Firavun İmanı

Yazar: Tarık Buğra

5 oy
Eserde Sakarya Savaşı, Ankara ve İstanbul arasındaki çekişmeleri, yardımlaşmaları ve çaresizlikleri görmekteyiz. Özellikle Ankara özelinde birçok insanın umutsuzluğa kapıldığını, düşmanın kapının önünde beklediğini ve asıl düşmanların içerinde ortalığı ayağa kaldırdığını kitabın en başında hissedebiliyoruz.
SBDYK:  
1.42

Tarık Buğra’nın Umudu: Firavun İmanı

Merhaba sevgili okuyucu, bu ay Evrenkent Kalemleri okuma topluluğumuz ile Tarık Buğra’nın Firavun İmanı isimli eserini tahlil ettik. Topluluğumuz ile bir yıldır Kurtuluş Savaşı – Millî Mücadele eserlerini okuyoruz. Uzun konuşmalar, alt metin odaklı sohbetler yaparak eserleri daha hacimli biçimde okuyoruz. Tarık Buğra’nın Firavun İmanı isimli eserini de yukarıda bahsettiğim şekilde okuduk. Tarık Buğra, milli ve dinî hassasiyetleri bulunan bir yazardır ve bu yüzden anlatılarında da kendi değerlerine sıkça yer vermiştir. Her yazar, zihninin içindeki dünya ile gerçek dünya arasında bir yol inşa eder ve bence Tarık Buğra’nın yolu çok sağlamdır. Din, inanç, millet ve vatan kavramları arasındaki dengeyi ustalıkla kurabilen yazar, günümüzde varlığını hâlâ koruyabilmektedir. Tarık Buğra’nın dünya görüşüne değindikten sonra sizlere kısaca eserden bahsetmek istiyorum.

            Firavun İmanı isimli eserde Sakarya Savaşı, Ankara ve İstanbul arasındaki çekişmeleri, yardımlaşmaları ve çaresizlikleri görmekteyiz. Özellikle Ankara özelinde birçok insanın umutsuzluğa kapıldığını, düşmanın kapının önünde beklediğini ve asıl düşmanların içerinde ortalığı ayağa kaldırdığını kitabın en başında hissedebiliyoruz. Peki ya Ankara’da yokluk, çaresizlik ve düşman bu kadar çok iken umudu yeşertecek kim vardı? Burada yazar büyük bir insan ile biz okuyucuları kapının önünde karşılıyor. “Mehmet Akif” tüm acılara, çaresizliğe rağmen inandığı din ve yaşadığı vatan uğruna herkesi dize getirmek için çabalamıştır. Eserde Mehmet Akif Ersoy’a yer verilmesi, okuyucunun onu dinlemesi sanki tarihe tanıklık ediliyormuş hissiyatını vermiştir. Çünkü Millî Mücadele Mustafa Kemal, Mehmet Akif Ersoy ve nice vatan evladı demektir.  Yazar, Firavun ile savaşırken imana tutunan bir yığın insanı anlatmak için Mehmet Akif Ersoy’u seçmiş ve uzun uzun anlatmaya başlamıştır. Mehmet Akif Ersoy’un şairane kişiliği ve eserde adı geçen diğer yazarlar da anlatının edebî özelliklerini arttırmıştır.

### Sağlanan Veriler
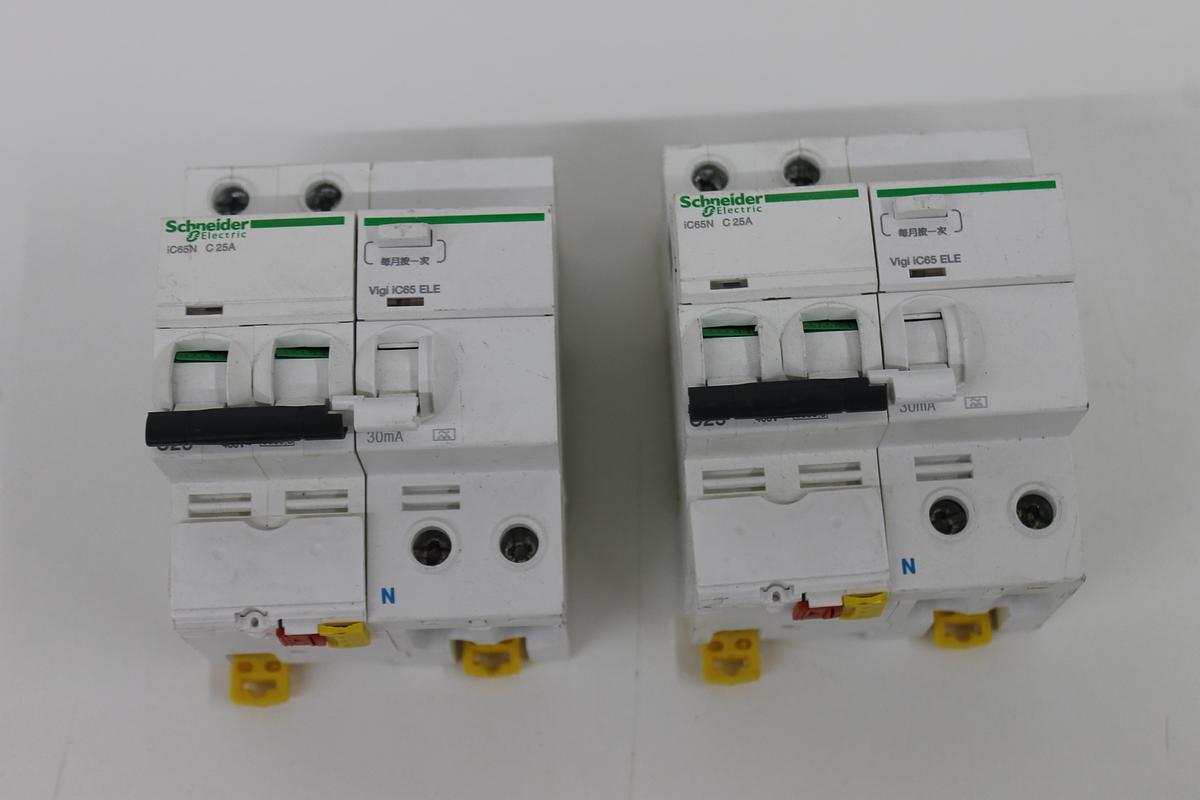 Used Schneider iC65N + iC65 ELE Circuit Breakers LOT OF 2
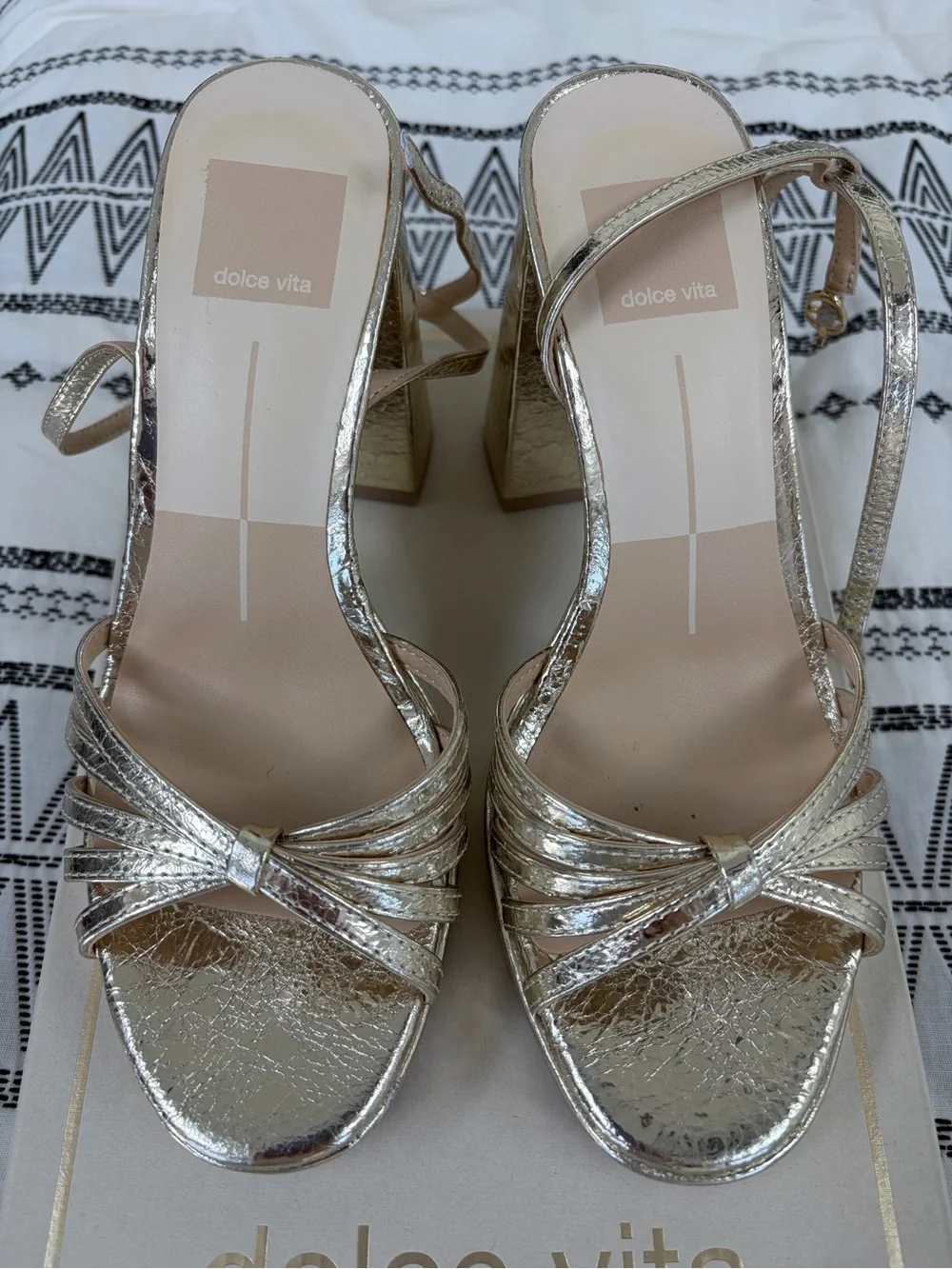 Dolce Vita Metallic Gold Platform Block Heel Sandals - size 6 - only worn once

### Anladıklarınızı Sınayın
**A)** Verilen metne göre okuma topluluğu bir yıldır hangi eserleri okuyor?
**B)** Verilen metinde "Merhaba sevgili okuyucu, bu" sözlerinin bulunduğu yerden başlayın, "eserden bahsetmek istiyorum." sözlerinden sonra durun ve aradaki bölümü hiç değiştirmeden yazın.
**C)** Verilen metni iki cümleyle özetleyin.
Bu satırlar başka bir kaynaktan alınmıştır.

### Görevlere Göre Yanıtlar
**A)** Kurtuluş Savaşı – Millî Mücadele eserlerini okuyor.

**B)**
Merhaba sevgili okuyucu, bu ay Evrenkent Kalemleri okuma topluluğumuz ile Tarık Buğra’nın Firavun İmanı isimli eserini tahlil ettik. Topluluğumuz ile bir yıldır Kurtuluş Savaşı – Millî Mücadele eserlerini okuyoruz. Uzun konuşmalar, alt metin odaklı sohbetler yaparak eserleri daha hacimli biçimde okuyoruz. Tarık Buğra’nın Firavun İmanı isimli eserini de yukarıda bahsettiğim şekilde okuduk. Tarık Buğra, milli ve dinî hassasiyetleri bulunan bir yazardır ve bu yüzden anlatılarında da kendi değerlerine sıkça yer vermiştir. Her yazar, zihninin içindeki dünya ile gerçek dünya arasında bir yol inşa eder ve bence Tarık Buğra’nın yolu çok sağlamdır. Din, inanç, millet ve vatan kavramları arasındaki dengeyi ustalıkla kurabilen yazar, günümüzde varlığını hâlâ koruyabilmektedir. Tarık Buğra’nın dünya görüşüne değindikten sonra sizlere kısaca eserden bahsetmek istiyorum.

**C)** Bir okuma topluluğu Tarık Buğra'nın Firavun İmanı eserini tahlil etmiştir; milli ve dinî hassasiyetleri bulunan Tarık Buğra, din, inanç, millet ve vatan kavramları arasındaki dengeyi ustalıkla kurabilen bir yazar olarak tanıtılır. Eserde Sakarya Savaşı, Ankara ile İstanbul arasındaki çekişmeler, yardımlaşmalar ve çaresizlikler anlatılır; yazar, imana tutunan insanları anlatmak için Mehmet Akif Ersoy'u seçmiştir.